* _Quoted text_

Subject: [PATCH v2] KVM: x86: Preserve TDP MMU roots until they are explicitly invalidated

Preserve TDP MMU roots until they are explicitly invalidated by gifting
the TDP MMU itself a reference to a root when it is allocated. Keeping a
reference in the TDP MMU fixes a flaw where the TDP MMU exhibits terrible
performance, and can potentially even soft-hang a vCPU, if a vCPU
frequently unloads its roots, e.g. when KVM is emulating SMI+RSM.

When KVM emulates something that invalidates _all_ TLB entries, e.g. SMI
and RSM, KVM unloads all of the vCPUs roots (KVM keeps a small per-vCPU
cache of previous roots). Unloading roots is a simple way to ensure KVM
flushes and synchronizes all roots for the vCPU, as KVM flushes and syncs
when allocating a "new" root (from the vCPU's perspective).

In the shadow MMU, KVM keeps track of all shadow pages, roots included, in
a per-VM hash table. Unloading a shadow MMU root just wipes it from the
per-vCPU cache; the root is still tracked in the per-VM hash table. When
KVM loads a "new" root for the vCPU, KVM will find the old, unloaded root
in the per-VM hash table.

Unlike the shadow MMU, the TDP MMU doesn't track "inactive" roots in a
per-VM structure, where "active" in this case means a root is either
in-use or cached as a previous root by at least one vCPU. When a TDP MMU
root becomes inactive, i.e. the last vCPU reference to the root is put,
KVM immediately frees the root (asterisk on "immediately" as the actual
freeing may be done by a worker, but for all intents and purposes the root
is gone).

The TDP MMU behavior is especially problematic for 1-vCPU setups, as
unloading all roots effectively frees all roots. The issue is mitigated
to some degree in multi-vCPU setups as a different vCPU usually holds a
reference to an unloaded root and thus keeps the root alive, allowing the
vCPU to reuse its old root after unloading (with a flush+sync).

* _Given information_
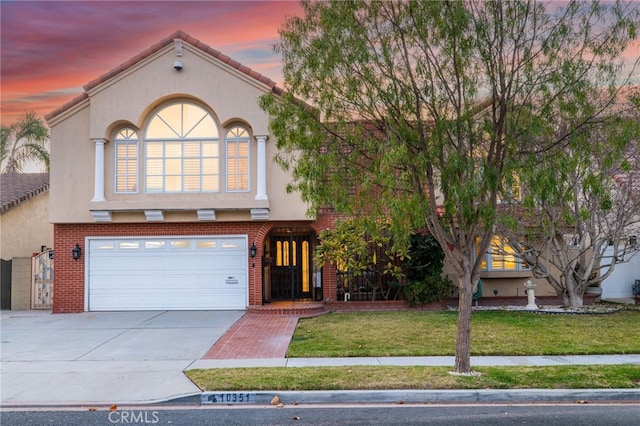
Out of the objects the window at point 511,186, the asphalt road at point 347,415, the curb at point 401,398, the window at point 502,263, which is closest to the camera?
the asphalt road at point 347,415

* _What you are asked to do_
In the KVM patch description, where does the shadow MMU keep track of all shadow pages, roots included? You can set the material aside.

* _Result for this exercise_
In a per-VM hash table.